Common interview mistakes

Microservices solve real problems at scale but introduce operational, distributed data, and observability complexity that many teams are not equipped to manage. An architect who proposes microservices without evaluating team size, DevOps maturity, and domain complexity is following technology fashion, not exercising architectural judgment.
Every architectural decision involves trade-offs. An architect who describes past decisions as obviously correct without mentioning what was sacrificed, which alternatives were rejected, and why does not demonstrate the critical thinking the role requires. Senior interviewers always ask what you would do differently today.
Conway's Law establishes that systems tend to mirror the communication structure of the organizations that build them. An architect who designs without considering how teams are organized will produce an architecture the team cannot implement naturally. Architecture and team organization must be designed together.
A diagram without the reasoning behind it is decoration. Architecture-level interviewers ask why each element in the diagram is there, what alternatives were considered, and what the known risks are. An architect who can only draw boxes and arrows without articulating the decisions that justify them is not fulfilling the most valuable function of the role.

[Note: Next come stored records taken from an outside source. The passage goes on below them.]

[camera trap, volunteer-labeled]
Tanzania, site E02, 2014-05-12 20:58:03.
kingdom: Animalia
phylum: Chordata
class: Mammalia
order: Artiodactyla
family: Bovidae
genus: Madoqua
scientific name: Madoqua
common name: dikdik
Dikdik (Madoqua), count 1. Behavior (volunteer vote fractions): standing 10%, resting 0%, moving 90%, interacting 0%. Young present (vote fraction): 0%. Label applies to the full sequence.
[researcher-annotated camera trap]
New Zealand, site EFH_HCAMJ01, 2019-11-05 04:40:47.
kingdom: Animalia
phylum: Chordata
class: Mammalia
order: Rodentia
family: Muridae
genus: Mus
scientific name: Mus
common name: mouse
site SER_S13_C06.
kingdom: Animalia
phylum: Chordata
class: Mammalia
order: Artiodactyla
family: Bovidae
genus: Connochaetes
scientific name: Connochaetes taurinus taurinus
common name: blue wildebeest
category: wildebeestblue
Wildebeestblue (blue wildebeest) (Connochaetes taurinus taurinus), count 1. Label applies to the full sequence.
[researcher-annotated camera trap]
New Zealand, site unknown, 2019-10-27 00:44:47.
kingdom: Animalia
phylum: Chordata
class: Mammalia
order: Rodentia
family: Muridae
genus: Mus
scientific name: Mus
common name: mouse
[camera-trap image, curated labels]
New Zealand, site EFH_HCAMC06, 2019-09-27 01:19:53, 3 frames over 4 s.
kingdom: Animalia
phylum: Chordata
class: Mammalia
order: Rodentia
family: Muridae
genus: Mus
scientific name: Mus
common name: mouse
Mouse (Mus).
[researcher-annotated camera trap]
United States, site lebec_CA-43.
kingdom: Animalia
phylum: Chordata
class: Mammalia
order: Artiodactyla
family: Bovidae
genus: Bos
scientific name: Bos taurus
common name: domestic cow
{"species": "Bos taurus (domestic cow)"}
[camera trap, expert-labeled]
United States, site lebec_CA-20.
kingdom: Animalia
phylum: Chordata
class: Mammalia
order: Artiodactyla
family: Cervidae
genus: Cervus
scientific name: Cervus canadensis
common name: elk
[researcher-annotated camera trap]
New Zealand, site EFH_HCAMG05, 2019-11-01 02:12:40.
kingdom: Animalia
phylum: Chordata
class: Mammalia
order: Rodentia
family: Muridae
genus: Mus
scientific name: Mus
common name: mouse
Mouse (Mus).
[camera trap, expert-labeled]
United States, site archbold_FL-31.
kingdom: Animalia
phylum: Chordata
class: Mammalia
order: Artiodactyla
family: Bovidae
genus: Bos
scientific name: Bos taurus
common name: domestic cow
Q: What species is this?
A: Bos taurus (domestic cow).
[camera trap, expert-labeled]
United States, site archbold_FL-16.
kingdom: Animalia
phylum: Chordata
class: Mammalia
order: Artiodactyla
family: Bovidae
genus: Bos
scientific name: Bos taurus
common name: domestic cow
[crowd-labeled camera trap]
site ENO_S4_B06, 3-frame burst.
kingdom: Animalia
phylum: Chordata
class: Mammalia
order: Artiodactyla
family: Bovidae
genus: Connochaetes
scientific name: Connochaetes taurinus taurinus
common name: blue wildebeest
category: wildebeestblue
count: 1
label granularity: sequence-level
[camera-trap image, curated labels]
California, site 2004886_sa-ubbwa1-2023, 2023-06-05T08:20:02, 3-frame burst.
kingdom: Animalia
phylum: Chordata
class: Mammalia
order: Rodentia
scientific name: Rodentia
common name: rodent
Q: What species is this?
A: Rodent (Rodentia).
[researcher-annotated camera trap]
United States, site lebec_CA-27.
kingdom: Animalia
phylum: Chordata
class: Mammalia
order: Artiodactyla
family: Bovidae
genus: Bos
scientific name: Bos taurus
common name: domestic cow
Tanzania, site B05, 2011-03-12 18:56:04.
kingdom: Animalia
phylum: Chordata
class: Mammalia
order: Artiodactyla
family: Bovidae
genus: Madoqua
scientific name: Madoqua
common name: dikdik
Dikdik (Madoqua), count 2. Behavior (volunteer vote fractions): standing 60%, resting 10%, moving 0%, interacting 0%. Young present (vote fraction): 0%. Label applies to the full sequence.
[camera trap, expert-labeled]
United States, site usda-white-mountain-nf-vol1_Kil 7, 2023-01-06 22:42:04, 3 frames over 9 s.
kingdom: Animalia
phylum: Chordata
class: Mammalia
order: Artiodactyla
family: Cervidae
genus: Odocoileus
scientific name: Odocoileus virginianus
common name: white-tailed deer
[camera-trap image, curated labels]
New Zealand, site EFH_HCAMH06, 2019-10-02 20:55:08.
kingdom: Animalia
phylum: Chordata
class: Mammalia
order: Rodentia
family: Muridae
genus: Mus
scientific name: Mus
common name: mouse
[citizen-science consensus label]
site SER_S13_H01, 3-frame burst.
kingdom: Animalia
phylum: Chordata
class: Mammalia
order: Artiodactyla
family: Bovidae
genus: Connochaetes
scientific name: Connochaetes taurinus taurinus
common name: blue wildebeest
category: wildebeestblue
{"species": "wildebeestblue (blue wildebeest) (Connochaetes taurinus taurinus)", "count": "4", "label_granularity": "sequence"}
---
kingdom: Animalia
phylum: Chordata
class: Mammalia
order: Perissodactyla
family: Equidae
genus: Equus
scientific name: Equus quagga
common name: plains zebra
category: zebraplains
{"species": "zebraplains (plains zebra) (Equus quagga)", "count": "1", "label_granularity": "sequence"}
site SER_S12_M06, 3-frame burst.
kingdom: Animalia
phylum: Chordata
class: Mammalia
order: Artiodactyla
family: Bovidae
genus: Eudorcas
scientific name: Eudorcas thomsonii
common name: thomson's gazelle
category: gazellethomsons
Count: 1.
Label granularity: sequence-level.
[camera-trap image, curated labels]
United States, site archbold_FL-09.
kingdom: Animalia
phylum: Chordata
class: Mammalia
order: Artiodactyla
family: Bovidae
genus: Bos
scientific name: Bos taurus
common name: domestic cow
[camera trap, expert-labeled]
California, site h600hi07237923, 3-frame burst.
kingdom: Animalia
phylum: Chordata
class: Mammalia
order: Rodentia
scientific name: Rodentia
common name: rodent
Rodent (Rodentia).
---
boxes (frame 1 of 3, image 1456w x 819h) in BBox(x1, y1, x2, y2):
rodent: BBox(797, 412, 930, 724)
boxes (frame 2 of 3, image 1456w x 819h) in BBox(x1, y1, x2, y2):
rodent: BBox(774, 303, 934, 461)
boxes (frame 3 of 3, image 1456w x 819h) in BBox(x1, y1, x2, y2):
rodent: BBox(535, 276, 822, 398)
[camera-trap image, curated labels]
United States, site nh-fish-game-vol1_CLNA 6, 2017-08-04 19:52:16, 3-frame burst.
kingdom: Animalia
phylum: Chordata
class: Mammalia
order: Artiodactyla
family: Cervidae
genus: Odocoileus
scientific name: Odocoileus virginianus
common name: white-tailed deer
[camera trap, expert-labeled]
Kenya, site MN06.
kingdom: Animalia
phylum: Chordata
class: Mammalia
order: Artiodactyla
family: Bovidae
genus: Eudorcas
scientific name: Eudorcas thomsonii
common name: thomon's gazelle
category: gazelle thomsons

A beautiful architecture on paper that is impossible to operate in production has no value. The cost of operating the architecture (monitoring, deployment, recovery) must be part of the design from the start. An architect who does not ask how the system will be operated before designing it is transferring operational debt to the infrastructure team.
Event Sourcing, CQRS, distributed sagas, and other advanced patterns solve specific problems at scale. Applying them to systems that do not have those problems adds complexity without benefit. A mature architect can articulate exactly which specific problem of the system justifies adopting each complex pattern, and what simpler system would also solve the problem.